The anguish of fading away…
Ancient. Well into the final months of his life, he approached me, all tubes and oxygen tanks, alone he walked, beneath the burden of his portable life-support system.
He glanced at me, young, before him. Images of his own youth flashed across the inside of his mind, the only part of him still feeling young, the only part that hadn’t visibly aged, interior self. My youth was a time-travel mirror-image in his eyes. Nostalgia hurts the old.
Visions of cherished memories, late-summer romances in near-forgotten years, the dreams, the hope life holds for the young, the hope life once held for him, faded now, vanquished, leaving the void only regret can ever fill, all brought back by our chance meeting, two strangers facing two human truths.

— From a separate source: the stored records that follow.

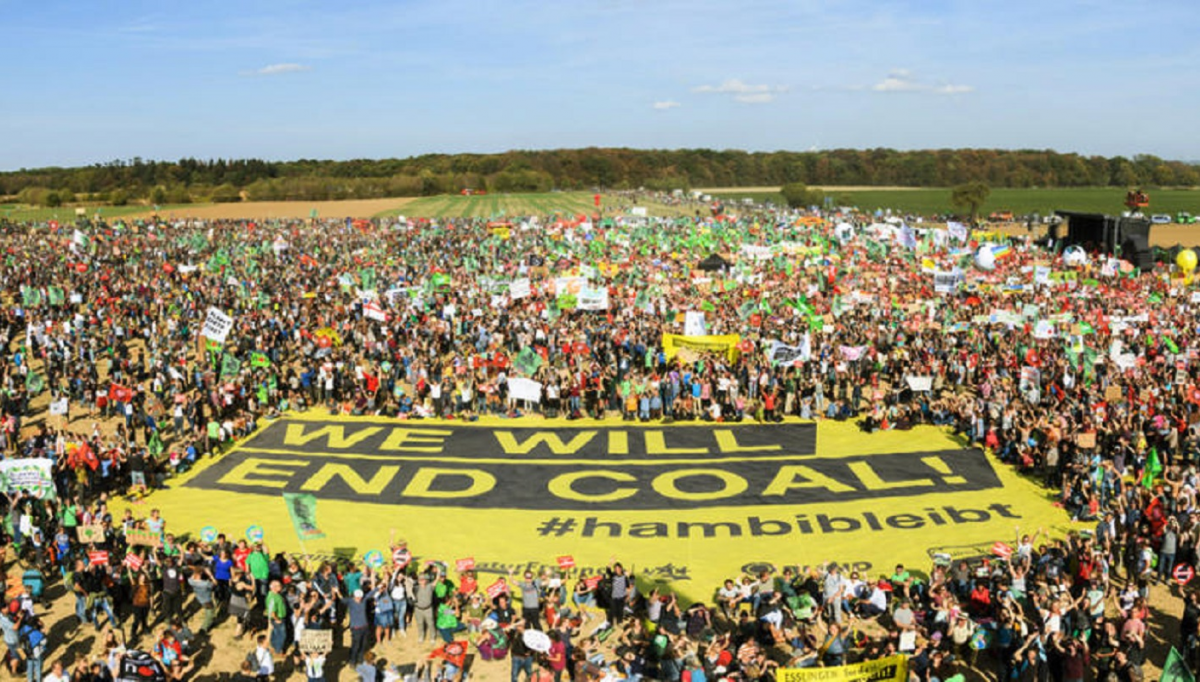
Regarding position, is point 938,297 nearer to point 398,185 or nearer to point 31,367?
point 31,367

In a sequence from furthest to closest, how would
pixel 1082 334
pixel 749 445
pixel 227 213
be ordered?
pixel 227 213, pixel 1082 334, pixel 749 445

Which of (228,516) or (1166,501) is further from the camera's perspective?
(228,516)

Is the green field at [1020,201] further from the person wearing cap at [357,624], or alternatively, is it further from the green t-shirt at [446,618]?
the person wearing cap at [357,624]

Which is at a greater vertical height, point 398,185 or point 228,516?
point 398,185

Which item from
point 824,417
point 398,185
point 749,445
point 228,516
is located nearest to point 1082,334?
point 824,417

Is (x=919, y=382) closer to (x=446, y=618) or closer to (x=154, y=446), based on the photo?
(x=446, y=618)

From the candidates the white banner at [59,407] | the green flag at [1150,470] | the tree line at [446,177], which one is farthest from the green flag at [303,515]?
the tree line at [446,177]

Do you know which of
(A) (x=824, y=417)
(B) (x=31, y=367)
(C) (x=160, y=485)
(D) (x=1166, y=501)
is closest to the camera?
(D) (x=1166, y=501)
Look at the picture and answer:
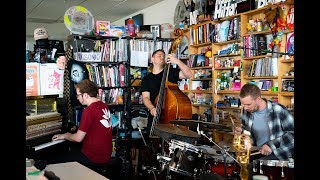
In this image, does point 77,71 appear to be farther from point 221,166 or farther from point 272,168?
point 272,168

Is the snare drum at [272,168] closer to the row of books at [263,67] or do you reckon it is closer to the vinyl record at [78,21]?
the row of books at [263,67]

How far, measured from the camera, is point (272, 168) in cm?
234

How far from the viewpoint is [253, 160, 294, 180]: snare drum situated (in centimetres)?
230

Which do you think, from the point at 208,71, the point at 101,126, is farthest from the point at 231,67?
the point at 101,126

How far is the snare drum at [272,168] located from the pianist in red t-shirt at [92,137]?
147 cm

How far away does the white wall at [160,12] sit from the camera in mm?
6789

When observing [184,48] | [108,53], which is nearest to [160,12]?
[184,48]

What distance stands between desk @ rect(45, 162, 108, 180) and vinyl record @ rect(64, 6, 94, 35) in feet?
8.94

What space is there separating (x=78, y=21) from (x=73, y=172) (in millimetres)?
2995

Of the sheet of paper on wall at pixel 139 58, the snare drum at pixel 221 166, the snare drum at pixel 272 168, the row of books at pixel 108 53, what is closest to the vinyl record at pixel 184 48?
the sheet of paper on wall at pixel 139 58

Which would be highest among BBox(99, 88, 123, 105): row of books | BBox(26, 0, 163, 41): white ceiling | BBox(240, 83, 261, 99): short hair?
BBox(26, 0, 163, 41): white ceiling

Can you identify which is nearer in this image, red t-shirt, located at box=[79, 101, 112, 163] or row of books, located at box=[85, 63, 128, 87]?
red t-shirt, located at box=[79, 101, 112, 163]

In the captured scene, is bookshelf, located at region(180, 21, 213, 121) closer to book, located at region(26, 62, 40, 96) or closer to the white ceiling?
the white ceiling

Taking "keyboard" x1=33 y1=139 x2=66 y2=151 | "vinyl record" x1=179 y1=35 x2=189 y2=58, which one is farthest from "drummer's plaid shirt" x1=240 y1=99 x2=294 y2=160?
"vinyl record" x1=179 y1=35 x2=189 y2=58
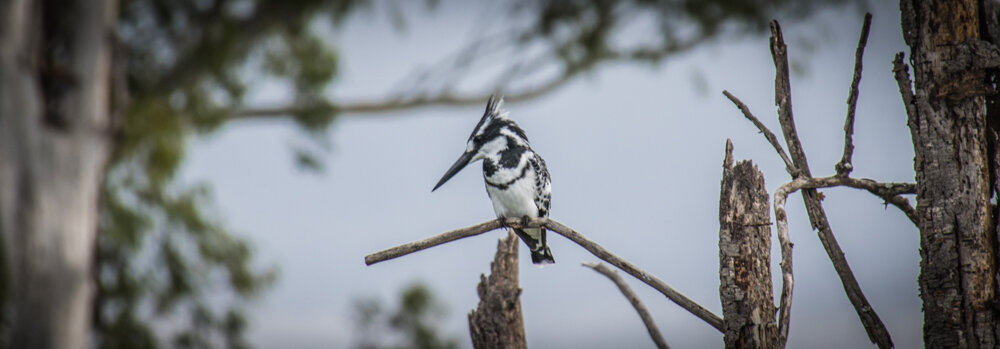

He stopped before me. Looked at me, beyond me.
”Ahh, if only I had your youth…”
I could feel his feeling of fleshly imprisonment, empathy, feeling his feeling of frustration at being trapped in his failing body, trapped with his young mind yearning for a body to match it, angry and powerless. Why does the body grow old just as the mind begins to learn to be young?
He saw a former self in me as I saw a future self in him. It scared us both, kept the rapid clock of sad age ticking.
Assert your own existence…
I’m surrounded by printed and digitally broadcast information. Archives and reruns, redundant and opiate, drawing me in. Stacks of books with pleasing colors on their covers, fancy fonts, compelling blurbs…all full of other peoples’ ideas.
Thoughts are more easily pondered than conveyed. You’ve got to push to communicate. Work and wine make you tired. Other human beings demand attention and validation.
Television and music distract us from our calling. Pondering the expressed thoughts of others is almost as fulfilling as expressing thoughts yourself. It certainly requires less work.
Don’t give in. You need to take the stage…command the stage…crowd the stage…your performance is all you have. Make it count. Make it meaningful. Assert your own existence.